OBJECTIVE A -> According to the passage below about the novel Cecil Dreeme, which publisher is reissuing the book this spring?
OBJECTIVE B -> Extend the passage below about the novel Cecil Dreeme, starting after its last sentence.

EXCERPTED PASSAGE ->
··········

“‘It’s not old enough to be romantic. But then it does not smell of new paint, as the rest of America does.’ We turned up the echoing corridor toward the north window. We passed a side staircase and a heavily padlocked door on the right. On the left was a class-room. The door was open. We could see a swarm of collegians buzzing for such drops of honey of learning as they could get from a lank plant of a professor.”
The year is 1861 (or so). The place? New York University, or a thinly veiled fictional version of it, as described in Theodore Winthrop’s peculiar (and all-but-forgotten) 19th-century novel Cecil Dreeme—which is being reissued this spring by NYU Press as part of its 100th anniversary celebration.
A semi-autobiographical story inspired by the author’s own experiences living as a bachelor in the bohemian Greenwich Village, the plot follows the urban adventures of Robert Byng, who, unemployed and unattached after travels abroad, takes up residence at “Chrysalis College”—“an ineffectual high-low school” that “stands big, battlemented, buttressed, marble, with windows like crenelles” on the northeast corner of “Ailanthus” (really Washington) Square.

··········

DATA EXCERPT ->
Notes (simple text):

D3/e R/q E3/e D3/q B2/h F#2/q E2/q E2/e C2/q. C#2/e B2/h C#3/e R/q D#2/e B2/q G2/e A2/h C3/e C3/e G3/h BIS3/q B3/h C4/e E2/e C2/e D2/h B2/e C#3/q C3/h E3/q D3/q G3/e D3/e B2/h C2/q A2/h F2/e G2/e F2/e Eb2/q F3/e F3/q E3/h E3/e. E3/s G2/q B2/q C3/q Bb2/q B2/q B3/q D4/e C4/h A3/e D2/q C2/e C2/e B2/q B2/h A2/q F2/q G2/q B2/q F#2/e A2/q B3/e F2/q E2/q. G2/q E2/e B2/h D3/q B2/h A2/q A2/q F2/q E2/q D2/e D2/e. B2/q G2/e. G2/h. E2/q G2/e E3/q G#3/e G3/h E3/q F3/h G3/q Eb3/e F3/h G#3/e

··········

REPLY A -> NYU Press is reissuing it as part of its 100th anniversary celebration.

REPLY B ->
Though Winthrop’s withering analysis of our esteemed institution’s academic standing (not to mention architecture) might make us cringe, it is true that NYU once had a big marble building—decked out with turrets and towers in the Gothic Revival style—on Washington Square East. The first structure designed specifically for the university (and inspired by medieval English collegiate buildings), the old University Building stood between Waverly and Washington Place from 1837 to 1894, and rented space to neighborhood residents who converted unused rooms to art studios, offices, and—yes—bachelor apartments.
(Real-life Robert Byngs included inventor Samuel Colt, artist Winslow Homer, and New York World editor-in-chief William Henry Hurlbert.) Winthrop’s character Mr. Locksley, the janitor who oversees tenants’ comings and goings in Cecil Dreeme, seems to be modeled after real-life NYU janitors J. R. Halliday and Henry Mathews, who essentially served as 19th-century operations managers and building superintendents.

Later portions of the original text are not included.